### [Metin Bölümü]

Kent, tiyatrodan hamama,
kiliseden tapınaklara ve okullara sahip oldukça büyük bir alanda
konumlanmıştır. MS 396 yılında ise tamamen surlarla çevrilmiş ve bu surların
küçük bir kısmı günümüze kadar ulaşmıştır.
Hierapolis Tiyatrosu
Gördüğün en en en güzel antik
tiyatro diyebilirim. Bir anda geçmişe götürüyor sizi, kendinizi çok eski
zamanlarda bu tiyatroda geziyormuşsunuz gibi hissediyorsunuz. Nasıl yapılabilir
bu kadar güzel bir tiyatro diye hayranlıkla dakikalarca izledik..
Bu mükemmel tiyatro, Septimus
Severus zamanında MS 3.yüzyılda inşa edilmiş. Geç Roma dönemine kadar da
kullanılmış. Akustiği ile de oldukça önemli olan bu tiyatroda, Apollon ve
Artemis’e adanmış bezeli korniş bulunmaktadır. Sahnenin etrafında bulunan
heykeller de tiyatronun zenginliğini ortaya çıkarmış. Zaman zaman burada
konserler, tiyatrolar düzenlenmiş ancak biz gittiğimizde bakım çalışmaları
vardı bu nedenle yarısına kadar gezebilmiş ancak uzaktan da olsa izleyerek bu
güzelliği yaşayabilmiştik…
Firontinus Caddesi
Kentin ana caddesi olan bu cadde,
sizlerin de hemen dikkatini çekecektir. 14 metre genişliğe sahip olan bu
caddede kanalizasyonun olması en önemli özelliklerinden biridir.
Agora
Deprem sonrasında yeniden
yapılandırılsa da daha öncesine ait
birçok eser bulunmuş kazılar sırasında.. En geniş agoralardan biri olmasının
yanı sıra pişirme odaları ve fırınlar ile de dikkat çekiyor.
Kuzey Bizans Kapısı
Şehrin kuzey girişine yapılmış
olan kapı, güney kapısının simetriğidir. Üzerinde korkutma amaçlı yapılan
birçok hayvan figürü bulunmaktadır.

### [Kaynak Malzeme]
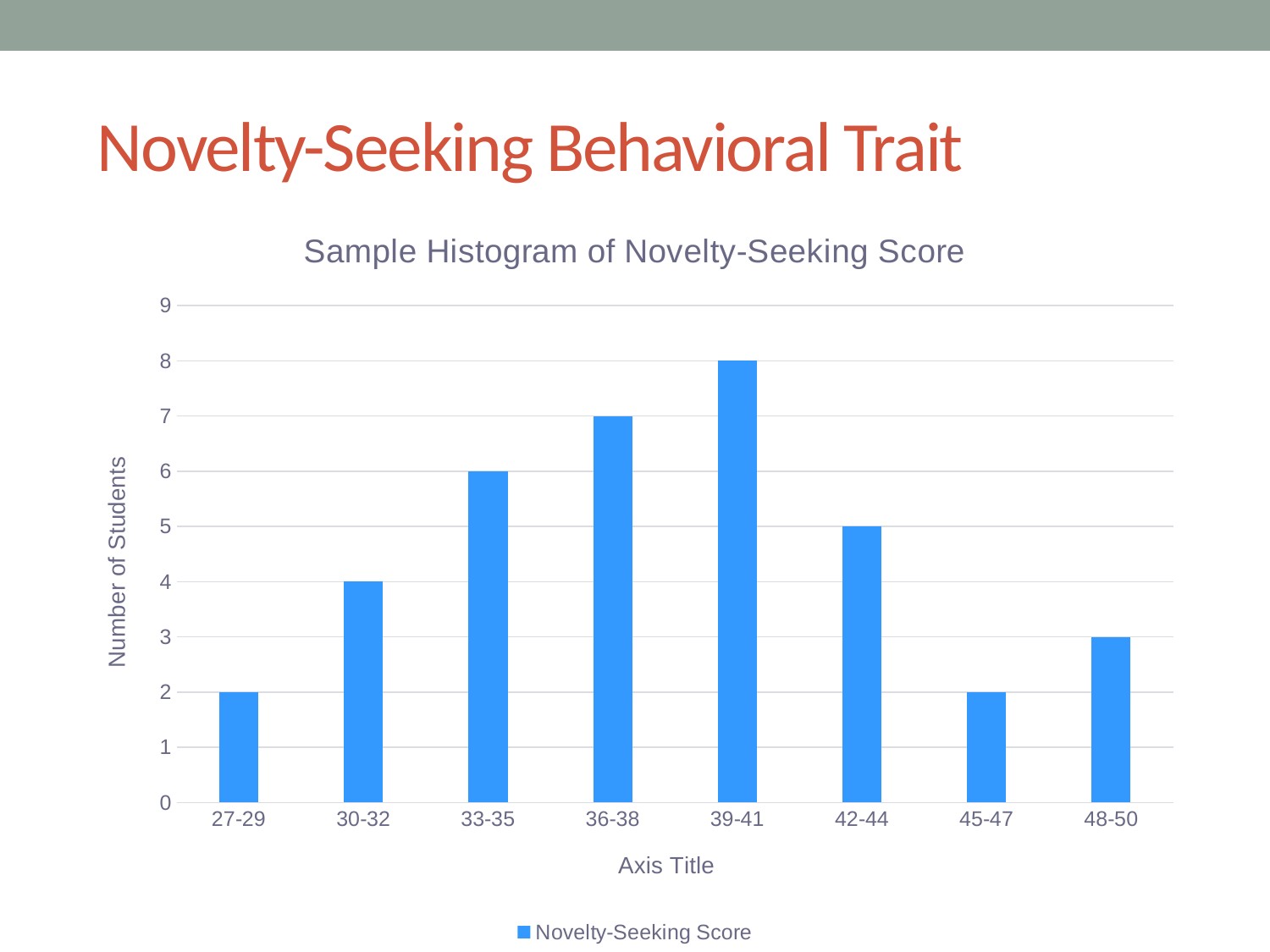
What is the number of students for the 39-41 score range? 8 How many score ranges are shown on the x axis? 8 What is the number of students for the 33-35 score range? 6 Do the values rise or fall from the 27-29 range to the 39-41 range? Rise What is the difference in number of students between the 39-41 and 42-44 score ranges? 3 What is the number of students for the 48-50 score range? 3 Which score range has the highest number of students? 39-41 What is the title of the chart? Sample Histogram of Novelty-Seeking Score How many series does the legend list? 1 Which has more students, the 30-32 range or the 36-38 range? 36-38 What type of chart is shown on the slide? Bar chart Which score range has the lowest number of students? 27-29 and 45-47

### [Yapılacak Çalışma]
Hierapolis hakkındaki metnin "Bu mükemmel tiyatro, Septimus" ifadesiyle başlayıp "önemli özelliklerinden biridir." ifadesine kadar süren kısmını, "konserler" yerine "gösteriler" koyarak yeniden yazınız.

### [Yanıt]
Bu mükemmel tiyatro, Septimus
Severus zamanında MS 3.yüzyılda inşa edilmiş. Geç Roma dönemine kadar da
kullanılmış. Akustiği ile de oldukça önemli olan bu tiyatroda, Apollon ve
Artemis’e adanmış bezeli korniş bulunmaktadır. Sahnenin etrafında bulunan
heykeller de tiyatronun zenginliğini ortaya çıkarmış. Zaman zaman burada
gösteriler, tiyatrolar düzenlenmiş ancak biz gittiğimizde bakım çalışmaları
vardı bu nedenle yarısına kadar gezebilmiş ancak uzaktan da olsa izleyerek bu
güzelliği yaşayabilmiştik…
Firontinus Caddesi
Kentin ana caddesi olan bu cadde,
sizlerin de hemen dikkatini çekecektir. 14 metre genişliğe sahip olan bu
caddede kanalizasyonun olması en önemli özelliklerinden biridir.